Les militaires, mobilisés pour la protection des sites juifs, cherchent à faire évoluer le dispositif pour le rendre moins statique.
Des réflexions sont en cours entre la Préfecture de Police et les Armées pour mettre en place une « sectorisation opérationnelle de la capitale », avec des zones réservées aux militaires. La question la plus complexe est celle des 282 lieux de la communauté juive à Paris et dans la petite couronne.
La protection de la communauté juive d’Ile-de-France est au cœur d’un dialogue compliqué entre la Préfecture de Police et les responsables militaires de l’opération Sentinelle. Le sujet est politiquement très sensible et tout le monde marche sur des œufs… en essayant de faire le moins de bruit possible. D’autant que les familles juives sont très attachées à ce dispositif dans lequel elles voient une marque de soutien des pouvoirs publics. L’Opinion a eu accès aux réflexions en cours, avant que des décisions soient prises, sans doute à la rentrée de septembre.
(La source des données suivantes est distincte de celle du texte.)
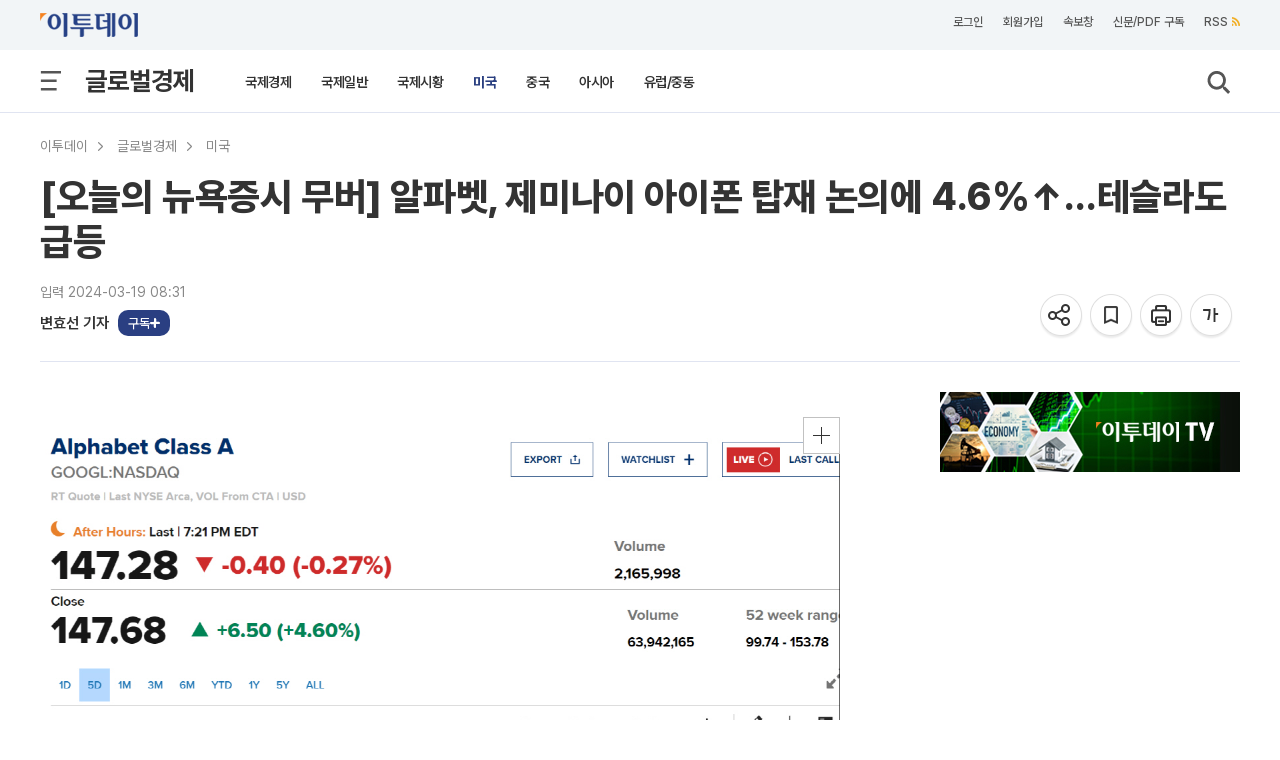

--- FILE ---
content_type: text/html; charset=utf-8
request_url: https://www.google.com/recaptcha/api2/aframe
body_size: 268
content:
<!DOCTYPE HTML><html><head><meta http-equiv="content-type" content="text/html; charset=UTF-8"></head><body><script nonce="Qx92WvK05SvxPlE42kgESQ">/** Anti-fraud and anti-abuse applications only. See google.com/recaptcha */ try{var clients={'sodar':'https://pagead2.googlesyndication.com/pagead/sodar?'};window.addEventListener("message",function(a){try{if(a.source===window.parent){var b=JSON.parse(a.data);var c=clients[b['id']];if(c){var d=document.createElement('img');d.src=c+b['params']+'&rc='+(localStorage.getItem("rc::a")?sessionStorage.getItem("rc::b"):"");window.document.body.appendChild(d);sessionStorage.setItem("rc::e",parseInt(sessionStorage.getItem("rc::e")||0)+1);localStorage.setItem("rc::h",'1769289768882');}}}catch(b){}});window.parent.postMessage("_grecaptcha_ready", "*");}catch(b){}</script></body></html>

--- FILE ---
content_type: application/javascript
request_url: https://etcmt.etoday.co.kr/neo_main_cmt.php?callback=jQuery1121040513360861823267_1769289761173&media=etoday&idxno=2341537&lastCmdid=0&_=1769289761174
body_size: 1
content:
jQuery1121040513360861823267_1769289761173([])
Appelés en urgence au lendemain des attentats de janvier 2015, les militaires veulent, depuis des mois, en finir avec les gardes statiques devant les lieux qu’ils protègent. Les emprises de la communauté juive sont les plus nombreuses : des synagogues et des écoles, pour l’essentiel, mais aussi quelques crèches par exemple. Selon les derniers chiffres en notre possession (janvier 2016), 345 lieux sont concernés en Ile-de-France, dont 140 à Paris intra-muros et 142 dans la petite couronne (92, 93, 94). Beaucoup sont concentrés dans les mêmes quartiers. Ainsi, plus du tiers des sites parisiens sont situés dans les 19e et 20e arrondissements ; dans le Val-de-Marne, la seule ville de Créteil abrite 13 des 55 « sites à protéger ».
Discrètement, l’autorité militaire – en l’occurrence le Gouverneur militaire de Paris (GMP) – a entrepris de discuter avec les responsables de la communauté juive pour faire évoluer le dispositif, qui mobilise environ 6 000 militaires en Île-de-France. Officiellement, tout se fait « sous l’égide » du Préfet de Police, mais comme nous le confirme une source policière, « l’armée parle directement avec la communauté » juive. À cet égard, le grand rabbin Haïm Korsia joue, dans l’ombre, un rôle de facilitateur : avant de prendre en 2014 la tête du judaïsme français, il était aumônier en chef du culte israélite dans les armées, avec un grade de général de l’armée de l’air.
Gardes statiques
L’armée de Terre critique les gardes statiques pour des raisons opérationnelles : « fixés » sur place, les militaires offrent des cibles faciles, alors qu’ils se privent de l’effet de surprise de patrouilles mobiles dans une logique de « contrôle de zone ». Par ailleurs, utiliser des soldats professionnels, formés à grands frais, pour des missions relevant quasiment du gardiennage, est un gaspillage de moyens. Qui plus est, ces missions ne sont guère appréciées par la troupe et le moral s’en ressent.